Suppose I project a sum of money that will be normally distributed (e.g., tomorrow I will have some amount that is drawn from a normal population, where the mean is 100 dollars and the s.d. is 10%, or 10 dollars.) Now, I put it in the bank. The next year I will earn interest on it, which itself is normally distributed with mean 10% and s.d. 10% . I am trying to predict the RV for then - after the year.
The tempting thing is to look at the RV for tomorrow, which is $N(100,10)$ and say that the return has the shape $N(10%,10%)=N(10,10)$ since 10 is 10% of the expected value of 100 dollars.
But it strikes me the return RV is, to some degree, correlated with the initial amount. For example, it's obvious after I receive the first bit that if I only get 85 dollars, then the RV for the return over the next year is distributed as $N(8.5, 8.5)$.
What would the total RV actually be for the end of that second period, as calculated now? I am simply adding two normally distributed RVs. At times I can convince myself the two are uncorrelated; the return RV is simply being scaled by the result of the first. At other times I convince myself the correlation is 1.0,since the return RV is a perfect slice (if you will) of the result of period 1. But it also has a random element, so that's not quite right either.

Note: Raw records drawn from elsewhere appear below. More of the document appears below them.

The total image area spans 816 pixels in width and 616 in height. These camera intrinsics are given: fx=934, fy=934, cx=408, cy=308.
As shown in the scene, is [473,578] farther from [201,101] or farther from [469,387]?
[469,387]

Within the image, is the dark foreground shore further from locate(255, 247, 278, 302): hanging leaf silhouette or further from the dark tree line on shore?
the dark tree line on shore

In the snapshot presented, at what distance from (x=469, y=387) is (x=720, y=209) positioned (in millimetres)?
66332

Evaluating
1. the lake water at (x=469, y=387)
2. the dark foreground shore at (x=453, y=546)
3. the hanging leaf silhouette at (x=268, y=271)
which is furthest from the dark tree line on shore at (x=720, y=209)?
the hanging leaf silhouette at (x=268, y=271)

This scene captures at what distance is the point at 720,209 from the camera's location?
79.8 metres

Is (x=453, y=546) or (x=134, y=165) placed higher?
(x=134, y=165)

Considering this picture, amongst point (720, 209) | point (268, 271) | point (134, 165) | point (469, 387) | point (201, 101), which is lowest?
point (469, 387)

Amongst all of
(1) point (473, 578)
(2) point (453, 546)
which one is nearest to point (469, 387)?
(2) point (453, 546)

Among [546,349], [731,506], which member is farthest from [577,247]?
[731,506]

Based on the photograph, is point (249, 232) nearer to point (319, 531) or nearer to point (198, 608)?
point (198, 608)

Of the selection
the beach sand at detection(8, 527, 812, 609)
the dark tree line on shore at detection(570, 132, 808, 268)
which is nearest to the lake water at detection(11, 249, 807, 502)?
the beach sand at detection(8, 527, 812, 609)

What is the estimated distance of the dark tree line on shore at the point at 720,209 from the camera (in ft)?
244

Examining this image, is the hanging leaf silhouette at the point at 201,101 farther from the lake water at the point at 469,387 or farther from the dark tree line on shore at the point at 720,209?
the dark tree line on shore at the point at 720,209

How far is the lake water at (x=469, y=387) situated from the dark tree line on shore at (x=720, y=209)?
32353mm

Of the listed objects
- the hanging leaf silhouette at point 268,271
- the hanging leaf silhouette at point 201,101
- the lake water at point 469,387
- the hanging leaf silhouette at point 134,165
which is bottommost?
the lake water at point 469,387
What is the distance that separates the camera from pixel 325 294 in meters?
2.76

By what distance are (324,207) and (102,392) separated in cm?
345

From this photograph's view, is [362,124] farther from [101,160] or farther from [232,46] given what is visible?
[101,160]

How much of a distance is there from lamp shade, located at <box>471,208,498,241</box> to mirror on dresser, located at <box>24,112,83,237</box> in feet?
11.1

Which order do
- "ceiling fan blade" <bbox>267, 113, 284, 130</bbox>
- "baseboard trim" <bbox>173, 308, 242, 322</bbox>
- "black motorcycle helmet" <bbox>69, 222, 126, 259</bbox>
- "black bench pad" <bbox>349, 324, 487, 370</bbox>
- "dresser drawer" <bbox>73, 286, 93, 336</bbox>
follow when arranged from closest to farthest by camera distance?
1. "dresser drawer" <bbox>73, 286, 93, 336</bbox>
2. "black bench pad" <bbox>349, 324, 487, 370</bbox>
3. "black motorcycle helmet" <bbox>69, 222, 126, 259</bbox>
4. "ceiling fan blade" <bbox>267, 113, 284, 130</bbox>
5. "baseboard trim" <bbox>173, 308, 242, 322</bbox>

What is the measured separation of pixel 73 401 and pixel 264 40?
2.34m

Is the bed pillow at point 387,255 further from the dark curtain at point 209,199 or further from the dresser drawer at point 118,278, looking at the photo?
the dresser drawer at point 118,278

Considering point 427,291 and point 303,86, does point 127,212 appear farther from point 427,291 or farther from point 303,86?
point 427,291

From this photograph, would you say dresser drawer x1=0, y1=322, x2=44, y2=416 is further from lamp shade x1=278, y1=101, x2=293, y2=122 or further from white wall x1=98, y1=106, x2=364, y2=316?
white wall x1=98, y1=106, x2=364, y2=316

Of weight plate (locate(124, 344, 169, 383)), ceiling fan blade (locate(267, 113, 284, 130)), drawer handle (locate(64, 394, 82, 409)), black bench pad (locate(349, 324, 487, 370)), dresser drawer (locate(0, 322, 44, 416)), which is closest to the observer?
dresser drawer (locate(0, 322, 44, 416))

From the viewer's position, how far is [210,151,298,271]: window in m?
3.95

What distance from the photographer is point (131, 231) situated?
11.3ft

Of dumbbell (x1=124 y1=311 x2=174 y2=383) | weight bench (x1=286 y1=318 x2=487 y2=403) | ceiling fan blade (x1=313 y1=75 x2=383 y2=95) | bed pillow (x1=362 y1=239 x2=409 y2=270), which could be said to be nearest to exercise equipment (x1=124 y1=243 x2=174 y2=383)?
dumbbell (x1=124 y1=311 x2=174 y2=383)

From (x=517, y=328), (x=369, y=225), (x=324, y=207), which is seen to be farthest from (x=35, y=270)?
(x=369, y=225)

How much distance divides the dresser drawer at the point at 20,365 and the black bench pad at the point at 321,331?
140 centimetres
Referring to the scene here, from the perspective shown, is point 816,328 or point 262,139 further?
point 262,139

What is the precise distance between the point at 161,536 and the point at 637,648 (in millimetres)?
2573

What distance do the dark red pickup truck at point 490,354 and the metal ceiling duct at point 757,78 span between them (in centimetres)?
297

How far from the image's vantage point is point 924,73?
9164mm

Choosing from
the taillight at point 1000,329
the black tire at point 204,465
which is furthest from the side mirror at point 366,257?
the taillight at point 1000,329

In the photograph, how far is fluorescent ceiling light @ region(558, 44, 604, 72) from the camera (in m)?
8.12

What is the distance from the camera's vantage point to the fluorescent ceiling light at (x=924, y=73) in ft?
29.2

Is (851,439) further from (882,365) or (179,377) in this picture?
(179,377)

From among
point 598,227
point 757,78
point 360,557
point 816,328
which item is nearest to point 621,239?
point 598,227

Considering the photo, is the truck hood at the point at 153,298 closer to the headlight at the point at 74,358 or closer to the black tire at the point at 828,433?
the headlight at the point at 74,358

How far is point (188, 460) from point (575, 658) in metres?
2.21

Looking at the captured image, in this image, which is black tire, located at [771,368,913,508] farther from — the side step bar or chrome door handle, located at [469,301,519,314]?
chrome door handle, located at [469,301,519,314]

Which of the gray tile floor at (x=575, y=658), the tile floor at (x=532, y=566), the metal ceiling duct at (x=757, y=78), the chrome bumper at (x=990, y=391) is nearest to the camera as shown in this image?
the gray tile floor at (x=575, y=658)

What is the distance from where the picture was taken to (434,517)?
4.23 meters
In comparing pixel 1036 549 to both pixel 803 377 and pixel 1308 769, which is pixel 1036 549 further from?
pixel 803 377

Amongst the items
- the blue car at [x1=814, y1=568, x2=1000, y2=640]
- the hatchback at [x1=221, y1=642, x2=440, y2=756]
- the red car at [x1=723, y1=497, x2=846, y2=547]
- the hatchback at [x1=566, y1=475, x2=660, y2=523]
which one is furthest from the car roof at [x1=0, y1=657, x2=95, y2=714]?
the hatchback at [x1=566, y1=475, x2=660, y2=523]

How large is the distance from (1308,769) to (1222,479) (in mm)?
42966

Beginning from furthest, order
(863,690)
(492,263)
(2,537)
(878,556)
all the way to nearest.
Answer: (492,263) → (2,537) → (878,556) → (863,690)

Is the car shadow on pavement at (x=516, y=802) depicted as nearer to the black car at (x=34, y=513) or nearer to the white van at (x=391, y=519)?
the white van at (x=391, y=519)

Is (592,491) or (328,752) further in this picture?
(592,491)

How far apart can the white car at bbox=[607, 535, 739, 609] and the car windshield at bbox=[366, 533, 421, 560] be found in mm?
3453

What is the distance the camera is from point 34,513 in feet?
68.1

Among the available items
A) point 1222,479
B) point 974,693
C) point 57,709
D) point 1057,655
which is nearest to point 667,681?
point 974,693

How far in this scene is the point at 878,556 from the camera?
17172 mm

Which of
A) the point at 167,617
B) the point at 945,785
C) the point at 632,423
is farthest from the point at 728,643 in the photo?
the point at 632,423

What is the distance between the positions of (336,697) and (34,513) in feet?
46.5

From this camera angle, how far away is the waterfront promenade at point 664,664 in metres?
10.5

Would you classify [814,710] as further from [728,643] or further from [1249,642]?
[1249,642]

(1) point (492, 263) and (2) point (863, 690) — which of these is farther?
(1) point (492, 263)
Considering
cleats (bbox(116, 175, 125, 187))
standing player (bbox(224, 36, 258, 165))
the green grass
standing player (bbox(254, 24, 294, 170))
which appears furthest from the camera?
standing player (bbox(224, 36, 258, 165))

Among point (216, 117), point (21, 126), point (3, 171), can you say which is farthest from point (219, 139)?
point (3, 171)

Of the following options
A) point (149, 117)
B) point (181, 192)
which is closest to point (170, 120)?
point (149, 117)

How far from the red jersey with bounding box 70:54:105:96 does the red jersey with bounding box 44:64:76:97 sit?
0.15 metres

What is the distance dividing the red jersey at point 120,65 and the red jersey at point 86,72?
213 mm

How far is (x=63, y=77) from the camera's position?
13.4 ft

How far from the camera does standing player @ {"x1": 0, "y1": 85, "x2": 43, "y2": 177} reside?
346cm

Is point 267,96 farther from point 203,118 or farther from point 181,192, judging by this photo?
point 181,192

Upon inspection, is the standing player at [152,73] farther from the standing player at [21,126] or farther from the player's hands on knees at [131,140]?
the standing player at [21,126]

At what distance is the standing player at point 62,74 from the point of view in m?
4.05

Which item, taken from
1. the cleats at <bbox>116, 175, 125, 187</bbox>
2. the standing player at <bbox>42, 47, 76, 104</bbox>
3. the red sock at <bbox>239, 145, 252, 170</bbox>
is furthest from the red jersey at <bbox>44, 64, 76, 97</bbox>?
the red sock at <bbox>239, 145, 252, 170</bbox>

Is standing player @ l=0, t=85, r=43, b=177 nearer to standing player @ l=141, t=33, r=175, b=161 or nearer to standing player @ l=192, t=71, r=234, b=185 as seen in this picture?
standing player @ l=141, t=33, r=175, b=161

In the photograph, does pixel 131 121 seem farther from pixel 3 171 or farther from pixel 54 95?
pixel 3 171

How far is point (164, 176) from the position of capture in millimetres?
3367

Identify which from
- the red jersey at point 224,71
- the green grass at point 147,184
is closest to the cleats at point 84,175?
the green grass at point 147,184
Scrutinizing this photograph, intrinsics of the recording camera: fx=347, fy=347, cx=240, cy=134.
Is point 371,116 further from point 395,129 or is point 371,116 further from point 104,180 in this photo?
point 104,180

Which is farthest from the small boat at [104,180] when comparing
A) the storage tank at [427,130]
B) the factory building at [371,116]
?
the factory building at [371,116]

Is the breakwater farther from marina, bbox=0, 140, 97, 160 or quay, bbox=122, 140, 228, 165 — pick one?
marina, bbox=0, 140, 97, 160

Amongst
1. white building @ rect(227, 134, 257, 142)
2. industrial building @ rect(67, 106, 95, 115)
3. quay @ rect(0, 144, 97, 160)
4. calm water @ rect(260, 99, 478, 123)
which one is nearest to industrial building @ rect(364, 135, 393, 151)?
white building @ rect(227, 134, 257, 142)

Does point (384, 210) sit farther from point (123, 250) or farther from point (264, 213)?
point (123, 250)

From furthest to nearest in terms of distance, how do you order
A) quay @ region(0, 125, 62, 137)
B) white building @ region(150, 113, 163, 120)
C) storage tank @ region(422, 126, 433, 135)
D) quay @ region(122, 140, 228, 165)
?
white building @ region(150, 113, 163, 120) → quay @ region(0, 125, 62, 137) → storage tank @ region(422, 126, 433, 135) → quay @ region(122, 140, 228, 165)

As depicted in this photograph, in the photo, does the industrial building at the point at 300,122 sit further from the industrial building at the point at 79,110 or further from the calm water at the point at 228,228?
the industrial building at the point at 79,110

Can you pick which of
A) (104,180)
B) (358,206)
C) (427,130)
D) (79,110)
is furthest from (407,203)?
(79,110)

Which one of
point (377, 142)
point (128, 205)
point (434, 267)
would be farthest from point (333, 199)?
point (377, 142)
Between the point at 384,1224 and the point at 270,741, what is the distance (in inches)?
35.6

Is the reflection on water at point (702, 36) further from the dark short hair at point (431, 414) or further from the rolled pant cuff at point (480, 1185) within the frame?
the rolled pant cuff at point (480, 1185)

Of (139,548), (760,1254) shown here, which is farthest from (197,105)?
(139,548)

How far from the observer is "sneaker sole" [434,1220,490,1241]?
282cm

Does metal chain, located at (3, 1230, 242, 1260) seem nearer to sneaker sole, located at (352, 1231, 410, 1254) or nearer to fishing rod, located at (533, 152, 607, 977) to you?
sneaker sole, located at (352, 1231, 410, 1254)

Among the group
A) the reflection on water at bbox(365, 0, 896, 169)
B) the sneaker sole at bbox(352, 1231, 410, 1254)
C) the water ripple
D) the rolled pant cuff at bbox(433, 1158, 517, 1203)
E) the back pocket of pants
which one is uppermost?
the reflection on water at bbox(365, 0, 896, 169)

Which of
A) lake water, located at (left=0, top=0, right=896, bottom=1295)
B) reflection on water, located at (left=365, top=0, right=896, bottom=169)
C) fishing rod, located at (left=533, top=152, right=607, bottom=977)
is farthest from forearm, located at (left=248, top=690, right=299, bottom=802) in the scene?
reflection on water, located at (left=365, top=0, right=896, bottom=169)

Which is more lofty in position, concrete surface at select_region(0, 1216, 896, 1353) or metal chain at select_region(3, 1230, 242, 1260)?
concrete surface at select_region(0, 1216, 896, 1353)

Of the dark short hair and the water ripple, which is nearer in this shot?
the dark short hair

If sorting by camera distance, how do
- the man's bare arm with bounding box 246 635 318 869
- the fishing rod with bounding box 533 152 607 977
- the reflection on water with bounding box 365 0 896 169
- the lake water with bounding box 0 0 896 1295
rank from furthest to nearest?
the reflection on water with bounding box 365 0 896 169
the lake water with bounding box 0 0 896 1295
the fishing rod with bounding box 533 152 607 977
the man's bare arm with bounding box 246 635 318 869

Another way to look at this is this: if the bank didn't look at my balance, but put put in two random amounts that were normally distributed with known means and s.d.s, then it would surely be just the sum of two independent RVs. But, the random amount the bank will add will, in fact, be based on the outcome of the first experiment. So what is the nature, and how to a calculate, the expected distribution now considering the two back-to-back process that are interlinked. My intuition tells me it is normal, but with some correlation.